== Teks Bacaan ==

Pemimpin yang Kita Cari
Oleh: K.H. Abdurrahman Wahid
Terasa sekali pada saat ini bahwa tidak ada kepemimpinan nasional maupun kepemimpinan umat Islam yang menonjol yang sanggup memberikan inspirasi dan sanggup membakar semangat generasi muda. Tidak ada seorang pun pemimpin bangsa yang dapat menjadi gambaran-cita (ideal type) generasi muda menjadi penyuluh di kala kegelapan dan menjadi petunjuk di tengah badai kehidupan. Seolah-olah kehidupan bangsa dewasa ini tengah dipimpin oleh sejumlah pemimpin tak bermuka dan tak bernama, dengan kemampuan rata-rata, tanpa ada yang mengarahkan.
Tidak heranlah jika generasi muda merasakan adanya kekosongan, merasakan kehidupan sebagai irama datar yang tidak menimbulkan rangsangan dan kegairahan sama sekali.
Jenis kepemimpinan kolektif yang mengendalikan keduhidupan bangsa sekarang ini memang dianggap sebagai penyebab timbulnya rasa seperti ini. Teknokrasi yang didukung oleh kepatuhan hierarkis dari kelompok militer menghasilkan hilangnya sifat-sifat menonjol dari kepemimpinan bangsa, karena pada sistem pemerintahan terknokratis tekanan diberikan kepada penciptaan dan pengembangan cara kerja bersama dalam sebuah program umum. Atau dengan kata lain, kepada penumbuhan semangat “main bersama” (team playing). Selama permainan bersama dapat dipelihara, tidak dianggap merugikan untuk kehilangan kepemimpinan yang menonjol.

===
== Daftar Entri ==

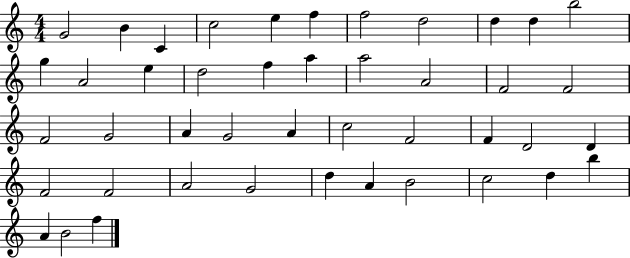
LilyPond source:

{
  \clef treble
  \numericTimeSignature
  \time 4/4
  \key c \major
  g'2 b'4 c'4 | c''2 e''4 f''4 | f''2 d''2 | d''4 d''4 b''2 | \break g''4 a'2 e''4 | d''2 f''4 a''4 | a''2 a'2 | f'2 f'2 | \break f'2 g'2 | a'4 g'2 a'4 | c''2 f'2 | f'4 d'2 d'4 | \break f'2 f'2 | a'2 g'2 | d''4 a'4 b'2 | c''2 d''4 b''4 | \break a'4 b'2 f''4 | \bar "|."
}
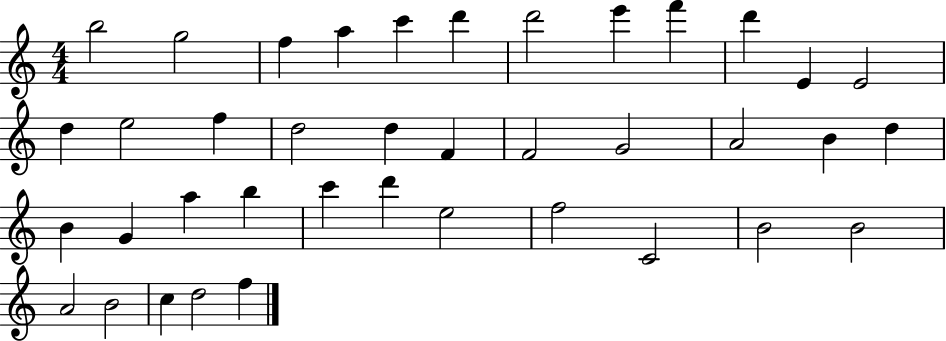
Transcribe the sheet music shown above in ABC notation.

X:1
T:Untitled
M:4/4
L:1/4
K:C
b2 g2 f a c' d' d'2 e' f' d' E E2 d e2 f d2 d F F2 G2 A2 B d B G a b c' d' e2 f2 C2 B2 B2 A2 B2 c d2 f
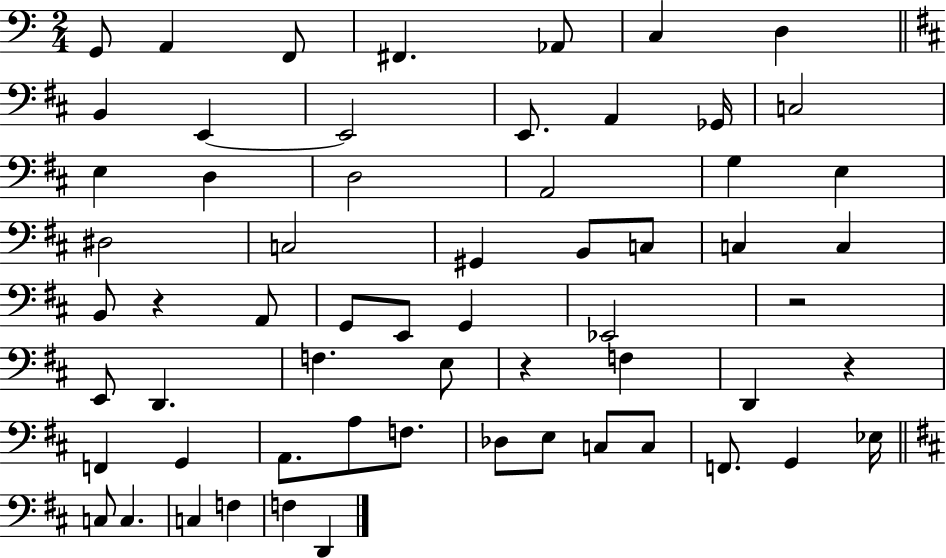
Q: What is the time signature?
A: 2/4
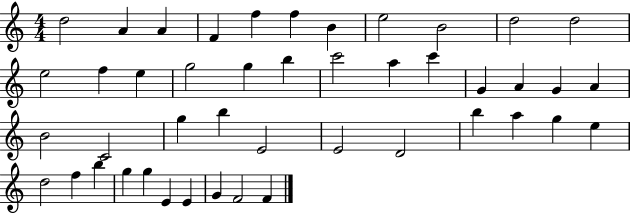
{
  \clef treble
  \numericTimeSignature
  \time 4/4
  \key c \major
  d''2 a'4 a'4 | f'4 f''4 f''4 b'4 | e''2 b'2 | d''2 d''2 | \break e''2 f''4 e''4 | g''2 g''4 b''4 | c'''2 a''4 c'''4 | g'4 a'4 g'4 a'4 | \break b'2 c'2 | g''4 b''4 e'2 | e'2 d'2 | b''4 a''4 g''4 e''4 | \break d''2 f''4 b''4 | g''4 g''4 e'4 e'4 | g'4 f'2 f'4 | \bar "|."
}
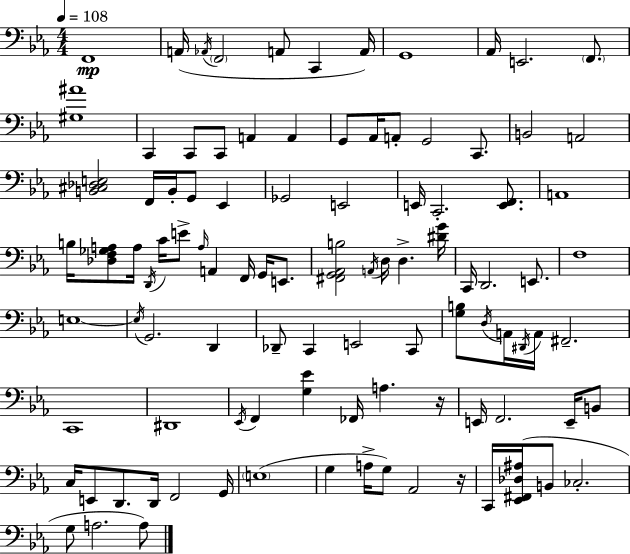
X:1
T:Untitled
M:4/4
L:1/4
K:Cm
F,,4 A,,/4 _A,,/4 F,,2 A,,/2 C,, A,,/4 G,,4 _A,,/4 E,,2 F,,/2 [^G,^A]4 C,, C,,/2 C,,/2 A,, A,, G,,/2 _A,,/4 A,,/2 G,,2 C,,/2 B,,2 A,,2 [B,,^C,_D,E,]2 F,,/4 B,,/4 G,,/2 _E,, _G,,2 E,,2 E,,/4 C,,2 [E,,F,,]/2 A,,4 B,/4 [_D,F,_G,A,]/2 A,/4 D,,/4 C/4 E/2 A,/4 A,, F,,/4 G,,/4 E,,/2 [^F,,G,,_A,,B,]2 A,,/4 D,/4 D, [^DG]/4 C,,/4 D,,2 E,,/2 F,4 E,4 E,/4 G,,2 D,, _D,,/2 C,, E,,2 C,,/2 [G,B,]/2 D,/4 A,,/4 ^D,,/4 A,,/4 ^F,,2 C,,4 ^D,,4 _E,,/4 F,, [G,_E] _F,,/4 A, z/4 E,,/4 F,,2 E,,/4 B,,/2 C,/4 E,,/2 D,,/2 D,,/4 F,,2 G,,/4 E,4 G, A,/4 G,/2 _A,,2 z/4 C,,/4 [_E,,^F,,_D,^A,]/4 B,,/2 _C,2 G,/2 A,2 A,/2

===

Menurut teks tentang kepemimpinan ini, kepada apa tekanan diberikan dalam sistem pemerintahan teknokratis? Materi tersebut tidak diperlukan.

Tekanan diberikan kepada penciptaan dan pengembangan cara kerja bersama dalam sebuah program umum.